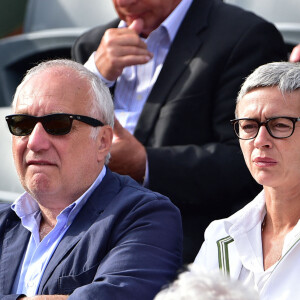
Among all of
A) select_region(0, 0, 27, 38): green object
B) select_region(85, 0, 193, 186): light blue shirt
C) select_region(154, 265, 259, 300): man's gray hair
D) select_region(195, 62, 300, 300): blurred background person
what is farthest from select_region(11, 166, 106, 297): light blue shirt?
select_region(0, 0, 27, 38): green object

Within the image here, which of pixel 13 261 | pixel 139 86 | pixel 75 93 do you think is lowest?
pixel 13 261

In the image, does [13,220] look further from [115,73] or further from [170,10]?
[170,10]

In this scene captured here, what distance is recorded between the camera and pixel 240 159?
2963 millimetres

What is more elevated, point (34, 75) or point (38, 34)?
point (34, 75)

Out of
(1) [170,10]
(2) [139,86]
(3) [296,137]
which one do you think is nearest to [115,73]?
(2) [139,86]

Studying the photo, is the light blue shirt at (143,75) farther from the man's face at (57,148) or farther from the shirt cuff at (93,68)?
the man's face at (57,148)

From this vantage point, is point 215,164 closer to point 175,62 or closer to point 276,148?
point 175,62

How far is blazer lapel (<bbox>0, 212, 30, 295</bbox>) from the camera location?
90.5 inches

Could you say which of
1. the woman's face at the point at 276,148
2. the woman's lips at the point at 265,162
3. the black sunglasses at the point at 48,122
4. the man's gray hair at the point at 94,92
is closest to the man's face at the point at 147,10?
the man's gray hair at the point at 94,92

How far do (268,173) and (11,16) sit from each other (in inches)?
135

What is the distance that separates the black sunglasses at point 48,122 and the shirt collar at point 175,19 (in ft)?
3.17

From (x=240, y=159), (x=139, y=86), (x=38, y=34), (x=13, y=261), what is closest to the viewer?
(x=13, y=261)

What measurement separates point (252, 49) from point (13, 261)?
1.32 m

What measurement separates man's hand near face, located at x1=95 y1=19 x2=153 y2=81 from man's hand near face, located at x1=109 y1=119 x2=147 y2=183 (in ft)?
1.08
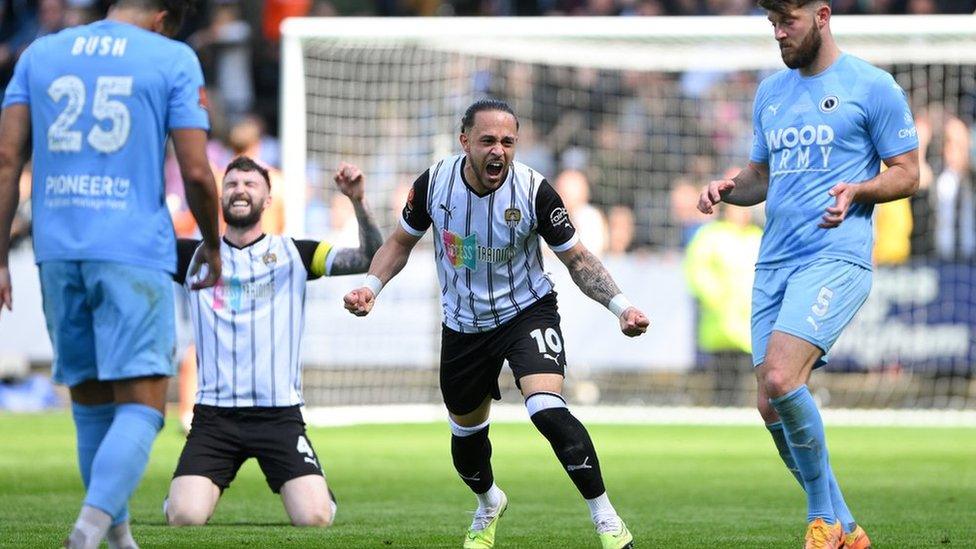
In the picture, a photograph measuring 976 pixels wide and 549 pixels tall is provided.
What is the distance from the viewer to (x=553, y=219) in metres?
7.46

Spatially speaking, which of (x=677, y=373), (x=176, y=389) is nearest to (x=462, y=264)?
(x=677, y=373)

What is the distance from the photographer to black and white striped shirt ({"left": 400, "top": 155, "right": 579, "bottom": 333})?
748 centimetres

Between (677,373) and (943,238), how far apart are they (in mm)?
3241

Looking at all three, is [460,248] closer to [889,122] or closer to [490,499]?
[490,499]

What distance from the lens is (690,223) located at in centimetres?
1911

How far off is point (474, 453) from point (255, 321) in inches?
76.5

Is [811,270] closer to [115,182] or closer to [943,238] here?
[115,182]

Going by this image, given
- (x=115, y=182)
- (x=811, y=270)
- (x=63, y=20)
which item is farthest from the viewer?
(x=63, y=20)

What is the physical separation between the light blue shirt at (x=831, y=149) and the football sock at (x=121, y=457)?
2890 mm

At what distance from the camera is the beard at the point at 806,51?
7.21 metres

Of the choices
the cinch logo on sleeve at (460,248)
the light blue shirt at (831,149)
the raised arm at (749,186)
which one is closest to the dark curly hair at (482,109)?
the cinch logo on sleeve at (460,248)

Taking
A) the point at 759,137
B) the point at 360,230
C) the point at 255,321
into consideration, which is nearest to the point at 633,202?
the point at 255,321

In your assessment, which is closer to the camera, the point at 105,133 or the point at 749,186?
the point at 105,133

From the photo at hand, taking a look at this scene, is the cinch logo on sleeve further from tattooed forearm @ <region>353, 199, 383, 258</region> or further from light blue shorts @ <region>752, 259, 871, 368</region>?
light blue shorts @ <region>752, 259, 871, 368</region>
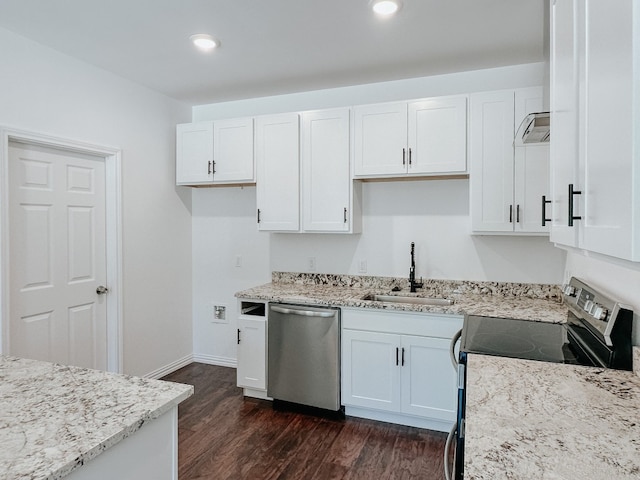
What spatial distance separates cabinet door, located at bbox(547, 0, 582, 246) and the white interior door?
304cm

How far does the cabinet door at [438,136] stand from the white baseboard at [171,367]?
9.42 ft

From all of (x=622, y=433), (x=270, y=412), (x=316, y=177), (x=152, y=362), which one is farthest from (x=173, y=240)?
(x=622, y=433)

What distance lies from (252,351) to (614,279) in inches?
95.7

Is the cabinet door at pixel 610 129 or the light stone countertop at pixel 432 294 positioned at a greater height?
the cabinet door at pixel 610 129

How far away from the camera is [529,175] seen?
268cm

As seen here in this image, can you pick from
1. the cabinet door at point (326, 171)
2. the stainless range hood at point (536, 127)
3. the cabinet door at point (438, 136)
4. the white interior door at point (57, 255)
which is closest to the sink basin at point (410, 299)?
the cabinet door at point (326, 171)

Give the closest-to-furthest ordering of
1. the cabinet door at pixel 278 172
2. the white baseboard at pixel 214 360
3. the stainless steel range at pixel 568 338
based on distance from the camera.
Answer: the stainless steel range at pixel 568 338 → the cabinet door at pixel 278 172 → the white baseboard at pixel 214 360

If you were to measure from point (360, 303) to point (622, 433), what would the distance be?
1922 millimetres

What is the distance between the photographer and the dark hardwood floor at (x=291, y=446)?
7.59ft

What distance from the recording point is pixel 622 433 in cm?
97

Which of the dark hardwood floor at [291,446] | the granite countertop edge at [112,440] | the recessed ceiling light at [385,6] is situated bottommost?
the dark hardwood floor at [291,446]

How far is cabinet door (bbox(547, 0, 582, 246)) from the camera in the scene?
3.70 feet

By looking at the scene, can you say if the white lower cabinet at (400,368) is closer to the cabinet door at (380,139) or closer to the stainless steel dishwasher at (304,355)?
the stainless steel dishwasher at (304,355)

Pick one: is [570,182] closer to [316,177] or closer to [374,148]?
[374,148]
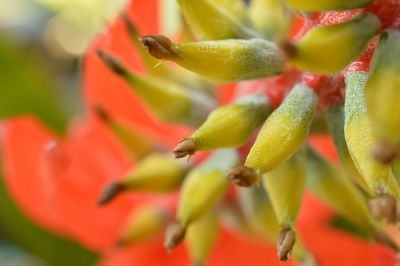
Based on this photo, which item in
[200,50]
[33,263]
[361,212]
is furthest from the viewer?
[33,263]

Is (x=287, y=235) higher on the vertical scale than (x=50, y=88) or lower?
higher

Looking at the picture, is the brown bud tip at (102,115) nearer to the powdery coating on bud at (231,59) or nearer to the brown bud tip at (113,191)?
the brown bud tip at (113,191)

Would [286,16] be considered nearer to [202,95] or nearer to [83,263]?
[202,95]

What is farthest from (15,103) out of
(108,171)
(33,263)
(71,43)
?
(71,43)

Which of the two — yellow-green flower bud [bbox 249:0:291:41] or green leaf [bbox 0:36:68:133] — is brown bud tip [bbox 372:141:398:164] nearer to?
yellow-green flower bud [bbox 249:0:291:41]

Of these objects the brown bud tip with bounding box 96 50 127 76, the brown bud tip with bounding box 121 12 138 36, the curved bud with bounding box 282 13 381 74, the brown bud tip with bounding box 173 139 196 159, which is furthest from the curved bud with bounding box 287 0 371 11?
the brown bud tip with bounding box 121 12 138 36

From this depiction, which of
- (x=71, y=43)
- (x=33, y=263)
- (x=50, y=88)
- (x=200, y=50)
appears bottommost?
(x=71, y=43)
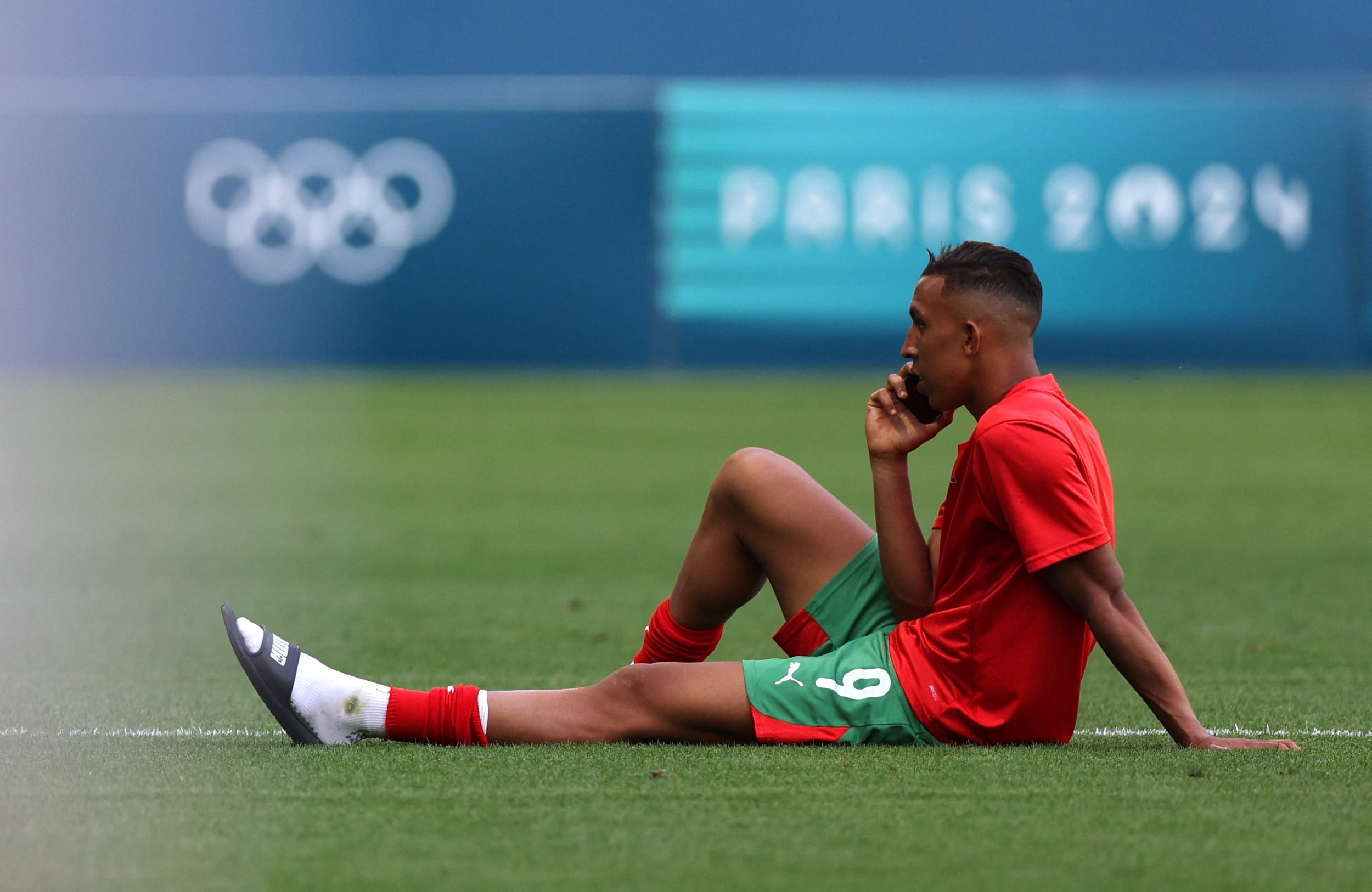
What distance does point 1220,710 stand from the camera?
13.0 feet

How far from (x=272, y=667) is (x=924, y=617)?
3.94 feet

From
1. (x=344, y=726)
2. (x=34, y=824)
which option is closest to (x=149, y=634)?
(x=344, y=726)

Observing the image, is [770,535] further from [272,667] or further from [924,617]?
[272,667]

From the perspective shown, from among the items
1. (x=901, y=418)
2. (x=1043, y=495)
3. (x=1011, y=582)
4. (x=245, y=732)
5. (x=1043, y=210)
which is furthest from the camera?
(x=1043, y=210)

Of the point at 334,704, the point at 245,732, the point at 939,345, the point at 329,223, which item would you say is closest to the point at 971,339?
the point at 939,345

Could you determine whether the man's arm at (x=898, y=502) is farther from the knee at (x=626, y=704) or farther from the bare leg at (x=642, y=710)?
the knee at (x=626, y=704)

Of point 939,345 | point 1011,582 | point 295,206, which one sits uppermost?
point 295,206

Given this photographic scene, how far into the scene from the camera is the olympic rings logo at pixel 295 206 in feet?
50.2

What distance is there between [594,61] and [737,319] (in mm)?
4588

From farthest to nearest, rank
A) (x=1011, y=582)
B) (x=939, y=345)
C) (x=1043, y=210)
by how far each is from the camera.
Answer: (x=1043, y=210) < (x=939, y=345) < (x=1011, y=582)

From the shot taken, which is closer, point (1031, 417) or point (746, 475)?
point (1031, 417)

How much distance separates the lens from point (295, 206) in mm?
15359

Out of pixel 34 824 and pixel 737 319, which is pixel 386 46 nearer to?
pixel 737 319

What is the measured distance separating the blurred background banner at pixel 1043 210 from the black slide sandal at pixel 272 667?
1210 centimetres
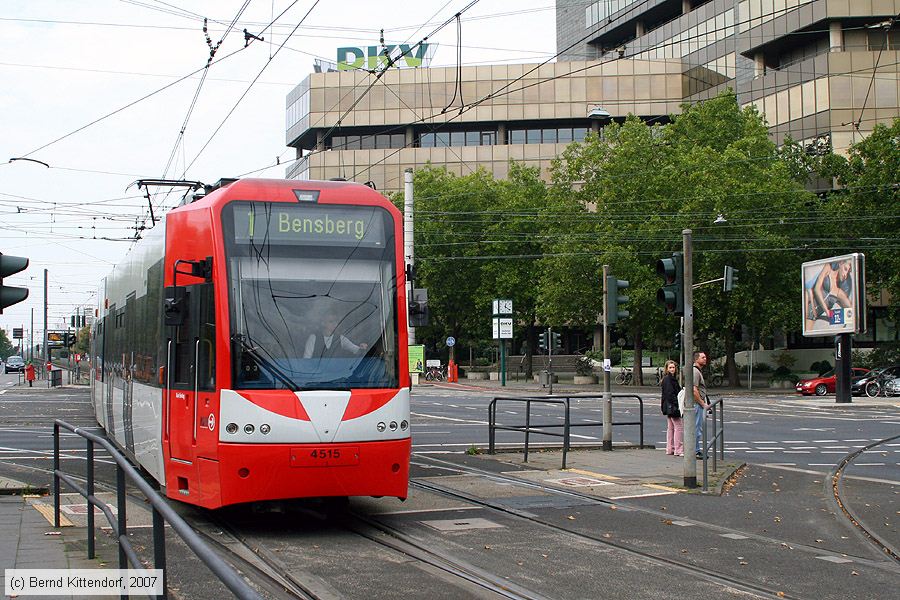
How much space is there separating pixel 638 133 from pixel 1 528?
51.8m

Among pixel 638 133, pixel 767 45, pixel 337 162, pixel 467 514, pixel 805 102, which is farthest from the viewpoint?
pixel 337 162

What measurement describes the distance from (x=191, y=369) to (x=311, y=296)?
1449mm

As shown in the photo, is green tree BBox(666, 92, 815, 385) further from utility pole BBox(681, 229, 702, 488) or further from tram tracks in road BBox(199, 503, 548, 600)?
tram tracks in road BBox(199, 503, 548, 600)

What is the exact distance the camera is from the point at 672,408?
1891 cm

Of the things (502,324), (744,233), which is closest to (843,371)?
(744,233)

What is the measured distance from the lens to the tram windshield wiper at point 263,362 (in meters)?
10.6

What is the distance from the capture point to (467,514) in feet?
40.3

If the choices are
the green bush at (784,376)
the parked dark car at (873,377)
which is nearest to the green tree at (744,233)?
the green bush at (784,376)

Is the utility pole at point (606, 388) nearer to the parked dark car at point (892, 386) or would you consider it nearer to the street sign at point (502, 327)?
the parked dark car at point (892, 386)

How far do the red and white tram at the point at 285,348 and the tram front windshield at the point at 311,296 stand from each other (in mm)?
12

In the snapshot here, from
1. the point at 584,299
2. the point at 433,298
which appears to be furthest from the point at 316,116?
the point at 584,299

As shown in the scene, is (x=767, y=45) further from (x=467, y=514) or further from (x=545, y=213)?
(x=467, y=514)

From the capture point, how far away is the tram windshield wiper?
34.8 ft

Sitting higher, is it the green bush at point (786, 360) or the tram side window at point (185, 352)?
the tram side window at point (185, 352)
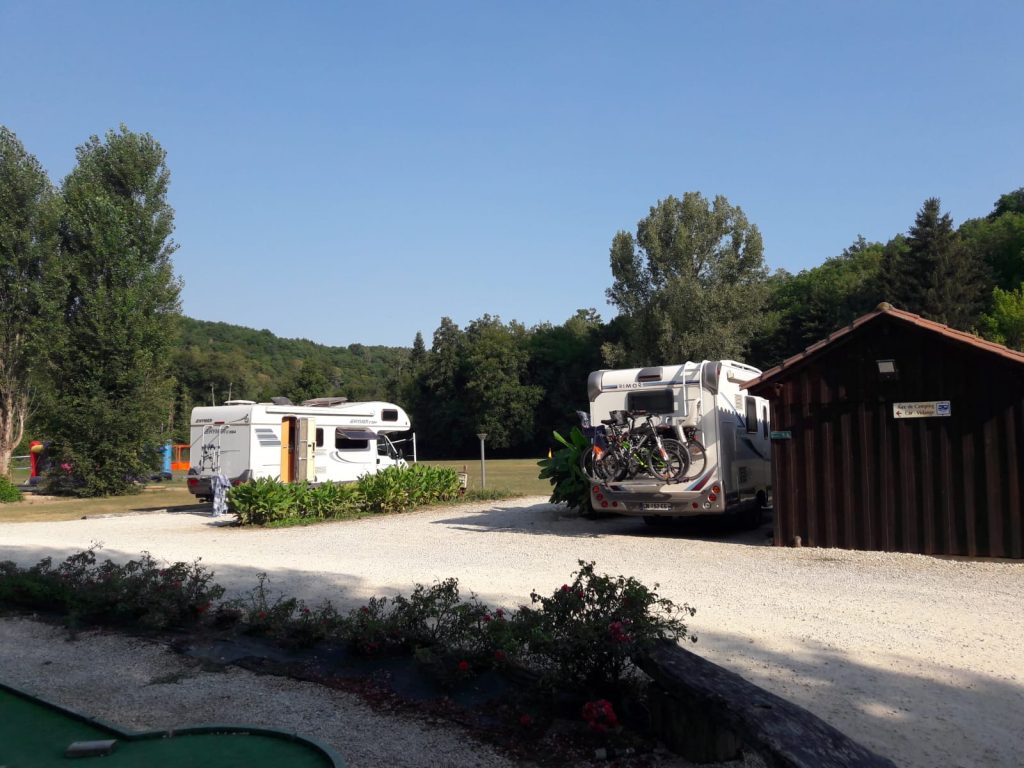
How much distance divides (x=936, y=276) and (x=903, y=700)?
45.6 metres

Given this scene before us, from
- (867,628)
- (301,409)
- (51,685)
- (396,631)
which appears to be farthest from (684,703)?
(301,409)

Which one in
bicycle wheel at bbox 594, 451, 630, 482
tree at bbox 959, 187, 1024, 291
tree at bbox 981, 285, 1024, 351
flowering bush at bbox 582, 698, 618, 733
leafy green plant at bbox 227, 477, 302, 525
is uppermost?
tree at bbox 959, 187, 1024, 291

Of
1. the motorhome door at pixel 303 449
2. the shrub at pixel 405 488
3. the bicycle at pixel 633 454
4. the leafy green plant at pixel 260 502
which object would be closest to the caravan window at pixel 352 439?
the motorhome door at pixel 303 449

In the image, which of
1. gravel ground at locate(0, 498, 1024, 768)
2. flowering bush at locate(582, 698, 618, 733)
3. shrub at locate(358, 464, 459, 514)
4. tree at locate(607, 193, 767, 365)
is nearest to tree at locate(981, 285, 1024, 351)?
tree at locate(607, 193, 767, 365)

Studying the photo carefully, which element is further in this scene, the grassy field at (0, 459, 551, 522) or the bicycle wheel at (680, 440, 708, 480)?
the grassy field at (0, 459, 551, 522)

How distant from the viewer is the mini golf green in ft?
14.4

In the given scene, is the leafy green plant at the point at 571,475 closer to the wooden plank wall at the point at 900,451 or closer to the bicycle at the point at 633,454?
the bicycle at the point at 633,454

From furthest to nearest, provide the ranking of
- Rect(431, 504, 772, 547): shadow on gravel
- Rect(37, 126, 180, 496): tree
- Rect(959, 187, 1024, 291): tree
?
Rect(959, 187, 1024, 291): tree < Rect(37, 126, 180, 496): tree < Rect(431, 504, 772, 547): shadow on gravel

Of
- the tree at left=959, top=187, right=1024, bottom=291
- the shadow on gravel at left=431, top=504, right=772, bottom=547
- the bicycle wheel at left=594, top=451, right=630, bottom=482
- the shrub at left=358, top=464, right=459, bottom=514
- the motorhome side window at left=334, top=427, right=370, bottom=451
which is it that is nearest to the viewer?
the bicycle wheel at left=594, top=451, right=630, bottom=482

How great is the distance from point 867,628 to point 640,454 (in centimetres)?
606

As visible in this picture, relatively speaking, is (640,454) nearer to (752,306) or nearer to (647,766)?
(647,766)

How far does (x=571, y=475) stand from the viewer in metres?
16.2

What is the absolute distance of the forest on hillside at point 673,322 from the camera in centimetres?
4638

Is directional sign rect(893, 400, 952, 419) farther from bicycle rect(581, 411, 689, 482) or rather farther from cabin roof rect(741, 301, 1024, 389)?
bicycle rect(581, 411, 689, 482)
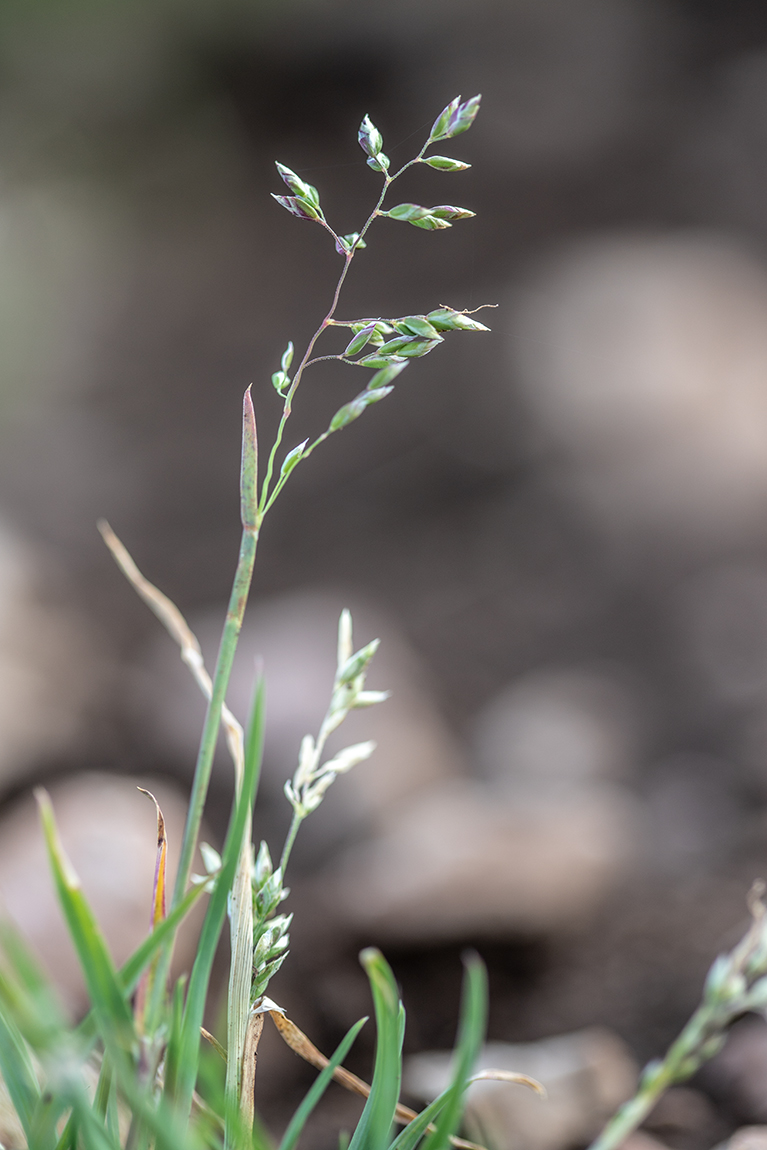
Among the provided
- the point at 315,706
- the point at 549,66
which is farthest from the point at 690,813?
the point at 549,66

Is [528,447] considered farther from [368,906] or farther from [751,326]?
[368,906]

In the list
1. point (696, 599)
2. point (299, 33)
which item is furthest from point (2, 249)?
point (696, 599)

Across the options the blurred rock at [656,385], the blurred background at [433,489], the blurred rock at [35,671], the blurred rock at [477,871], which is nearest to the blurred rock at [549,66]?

········

Direction -> All lines from the one holding "How great is" through the last line of the entries, and nothing else, are to be output exactly; leave out the pictures.

Answer in full ->
How great is the distance from point 867,628 to point 640,454 (in centimetres)?
606

As visible in this picture, relatively speaking, is (640,454) nearer to (752,306) or nearer to (647,766)?
(647,766)

How far does (x=571, y=475) stand from the viewer in metres?
16.2

What is the absolute distance of the forest on hillside at point 673,322 from the camera in centimetres?
4638

Is directional sign rect(893, 400, 952, 419) farther from bicycle rect(581, 411, 689, 482) or rather farther from cabin roof rect(741, 301, 1024, 389)?
bicycle rect(581, 411, 689, 482)
Among the provided
- the point at 315,706
- the point at 549,66
which is farthest from the point at 690,813?
the point at 549,66

Is [528,447] considered farther from [368,906] or farther from [751,326]?
[368,906]

In the list
1. point (696, 599)
2. point (299, 33)
which item is furthest from point (2, 249)?
point (696, 599)

Across the options the blurred rock at [656,385], the blurred background at [433,489], the blurred rock at [35,671], the blurred rock at [477,871], which is nearest to the blurred rock at [549,66]?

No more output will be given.